Wave and phase are abstractions aren’t they? Abstractions which work and which stand up to mathematical interrogation; but at the sub atomic level, wave is a metaphor for the way particles behave. And they appear to behave differently when they are being observed, which is the real head spinner.
How much 'reality' to give the wave function is a matter of debate. There are certainly some aspects that can be observed using 'weak measurements'. There are also some experimental results that seem to point to needing to say the wave function is 'actually real'. Some care is needed, though, because terminology can be an issue (what does it mean to be 'real'?)

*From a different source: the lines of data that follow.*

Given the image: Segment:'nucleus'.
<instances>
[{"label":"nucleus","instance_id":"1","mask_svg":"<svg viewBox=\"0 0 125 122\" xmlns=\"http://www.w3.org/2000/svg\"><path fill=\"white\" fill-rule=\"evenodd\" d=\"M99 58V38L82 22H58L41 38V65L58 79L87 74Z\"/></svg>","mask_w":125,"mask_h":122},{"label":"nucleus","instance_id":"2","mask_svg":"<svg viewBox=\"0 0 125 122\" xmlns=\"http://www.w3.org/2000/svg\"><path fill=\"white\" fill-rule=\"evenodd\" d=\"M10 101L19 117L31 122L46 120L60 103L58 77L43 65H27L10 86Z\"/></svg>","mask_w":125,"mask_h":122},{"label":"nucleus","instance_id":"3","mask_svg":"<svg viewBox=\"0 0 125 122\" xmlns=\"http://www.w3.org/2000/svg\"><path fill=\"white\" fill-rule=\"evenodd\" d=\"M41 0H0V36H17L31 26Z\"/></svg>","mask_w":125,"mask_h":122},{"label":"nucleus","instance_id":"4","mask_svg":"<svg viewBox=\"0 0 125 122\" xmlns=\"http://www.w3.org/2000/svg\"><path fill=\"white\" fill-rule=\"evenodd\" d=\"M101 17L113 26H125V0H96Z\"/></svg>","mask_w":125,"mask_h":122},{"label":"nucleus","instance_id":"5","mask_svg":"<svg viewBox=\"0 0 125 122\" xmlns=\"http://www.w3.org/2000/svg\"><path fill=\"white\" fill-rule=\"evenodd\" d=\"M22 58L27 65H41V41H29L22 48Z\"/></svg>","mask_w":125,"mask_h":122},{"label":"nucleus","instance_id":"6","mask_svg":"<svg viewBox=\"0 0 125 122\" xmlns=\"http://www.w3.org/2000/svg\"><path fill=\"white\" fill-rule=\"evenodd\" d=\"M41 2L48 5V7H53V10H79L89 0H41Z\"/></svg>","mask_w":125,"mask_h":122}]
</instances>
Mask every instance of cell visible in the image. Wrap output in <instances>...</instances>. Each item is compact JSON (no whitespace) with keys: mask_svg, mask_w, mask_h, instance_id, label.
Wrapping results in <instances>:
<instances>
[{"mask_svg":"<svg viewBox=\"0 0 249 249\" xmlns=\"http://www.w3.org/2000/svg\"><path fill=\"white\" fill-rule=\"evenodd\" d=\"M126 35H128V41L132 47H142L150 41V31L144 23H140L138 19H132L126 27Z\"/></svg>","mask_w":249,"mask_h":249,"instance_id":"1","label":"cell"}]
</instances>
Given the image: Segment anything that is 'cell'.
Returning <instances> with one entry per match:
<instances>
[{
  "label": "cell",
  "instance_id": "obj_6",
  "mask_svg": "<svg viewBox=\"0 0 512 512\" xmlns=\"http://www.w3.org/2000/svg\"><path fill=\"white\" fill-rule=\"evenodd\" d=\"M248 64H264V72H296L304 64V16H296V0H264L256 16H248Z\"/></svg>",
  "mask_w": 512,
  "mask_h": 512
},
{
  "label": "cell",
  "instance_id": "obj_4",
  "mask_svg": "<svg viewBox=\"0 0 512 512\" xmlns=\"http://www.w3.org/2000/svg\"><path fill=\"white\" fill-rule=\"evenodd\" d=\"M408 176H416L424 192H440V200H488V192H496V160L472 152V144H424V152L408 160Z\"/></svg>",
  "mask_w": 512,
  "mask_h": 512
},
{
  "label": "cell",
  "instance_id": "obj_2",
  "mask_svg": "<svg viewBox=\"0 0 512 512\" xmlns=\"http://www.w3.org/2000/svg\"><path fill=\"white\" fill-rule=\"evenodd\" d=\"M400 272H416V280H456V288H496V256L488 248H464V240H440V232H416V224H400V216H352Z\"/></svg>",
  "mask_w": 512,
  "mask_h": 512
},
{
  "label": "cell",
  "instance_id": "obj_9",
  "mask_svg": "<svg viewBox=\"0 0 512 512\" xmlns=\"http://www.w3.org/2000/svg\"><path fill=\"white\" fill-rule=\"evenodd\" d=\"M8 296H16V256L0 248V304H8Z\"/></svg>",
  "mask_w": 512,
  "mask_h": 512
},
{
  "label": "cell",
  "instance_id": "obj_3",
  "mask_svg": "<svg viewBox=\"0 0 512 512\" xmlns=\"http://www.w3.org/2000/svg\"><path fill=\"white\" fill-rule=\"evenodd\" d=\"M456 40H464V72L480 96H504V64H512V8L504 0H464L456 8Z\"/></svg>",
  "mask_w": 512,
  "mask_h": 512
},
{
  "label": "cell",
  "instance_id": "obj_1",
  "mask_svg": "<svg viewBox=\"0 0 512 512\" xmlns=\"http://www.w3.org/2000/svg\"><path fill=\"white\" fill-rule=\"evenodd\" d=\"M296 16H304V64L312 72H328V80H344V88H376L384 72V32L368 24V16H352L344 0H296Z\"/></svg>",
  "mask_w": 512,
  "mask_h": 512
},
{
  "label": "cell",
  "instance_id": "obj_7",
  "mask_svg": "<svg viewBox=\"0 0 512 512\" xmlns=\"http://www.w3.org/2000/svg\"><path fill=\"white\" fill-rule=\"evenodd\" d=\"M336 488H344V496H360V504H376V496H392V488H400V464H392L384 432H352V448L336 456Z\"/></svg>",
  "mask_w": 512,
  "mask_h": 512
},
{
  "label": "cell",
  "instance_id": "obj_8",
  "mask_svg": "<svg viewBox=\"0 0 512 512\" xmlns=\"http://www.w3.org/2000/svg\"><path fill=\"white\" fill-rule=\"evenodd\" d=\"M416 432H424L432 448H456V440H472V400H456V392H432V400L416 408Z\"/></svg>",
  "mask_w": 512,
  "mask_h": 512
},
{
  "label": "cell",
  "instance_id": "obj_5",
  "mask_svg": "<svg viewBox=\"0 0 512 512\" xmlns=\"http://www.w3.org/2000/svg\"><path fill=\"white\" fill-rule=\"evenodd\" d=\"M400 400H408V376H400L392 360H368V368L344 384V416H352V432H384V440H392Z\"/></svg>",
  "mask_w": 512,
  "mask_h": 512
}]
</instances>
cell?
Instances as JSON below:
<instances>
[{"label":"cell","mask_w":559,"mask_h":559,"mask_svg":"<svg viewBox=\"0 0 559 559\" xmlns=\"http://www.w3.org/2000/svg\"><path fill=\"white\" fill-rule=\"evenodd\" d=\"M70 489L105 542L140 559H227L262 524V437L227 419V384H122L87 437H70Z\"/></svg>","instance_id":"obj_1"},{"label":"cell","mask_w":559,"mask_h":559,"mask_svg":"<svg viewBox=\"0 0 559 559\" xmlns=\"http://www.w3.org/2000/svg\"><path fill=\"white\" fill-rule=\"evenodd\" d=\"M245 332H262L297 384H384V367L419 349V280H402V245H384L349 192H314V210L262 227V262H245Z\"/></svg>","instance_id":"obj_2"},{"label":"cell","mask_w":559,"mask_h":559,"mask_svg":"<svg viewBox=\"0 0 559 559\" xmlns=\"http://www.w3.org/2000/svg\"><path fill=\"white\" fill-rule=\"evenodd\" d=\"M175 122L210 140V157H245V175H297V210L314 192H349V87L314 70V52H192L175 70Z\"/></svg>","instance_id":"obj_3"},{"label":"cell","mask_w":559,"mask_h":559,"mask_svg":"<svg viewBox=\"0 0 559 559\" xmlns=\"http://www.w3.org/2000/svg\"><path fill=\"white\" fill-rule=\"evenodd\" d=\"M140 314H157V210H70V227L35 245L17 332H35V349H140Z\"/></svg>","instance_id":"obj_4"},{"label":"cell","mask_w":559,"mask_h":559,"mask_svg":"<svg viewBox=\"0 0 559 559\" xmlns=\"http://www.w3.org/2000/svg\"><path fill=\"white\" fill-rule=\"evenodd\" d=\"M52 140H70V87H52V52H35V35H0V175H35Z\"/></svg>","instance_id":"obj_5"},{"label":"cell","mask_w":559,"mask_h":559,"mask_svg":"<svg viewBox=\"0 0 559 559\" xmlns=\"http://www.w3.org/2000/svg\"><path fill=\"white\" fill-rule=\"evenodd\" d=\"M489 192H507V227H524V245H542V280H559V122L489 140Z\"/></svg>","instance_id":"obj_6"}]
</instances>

And no, particles DO NOT act differently depending on whether they are observed or not. They act differently depending on whether they *interact* with other things in their environment.
For example, in the classical double slit experiment, the interference pattern disappears when the electrons going through the slits interact with photons that give 'which slit' information. If the wavelength of the photons is too large to give such information, the interference pattern returns. No conscious observer is required to collect the information showing the 'quantum strangeness': only photon or electron detectors.
And, to *detect* anything requires *interaction*, which changes behavior.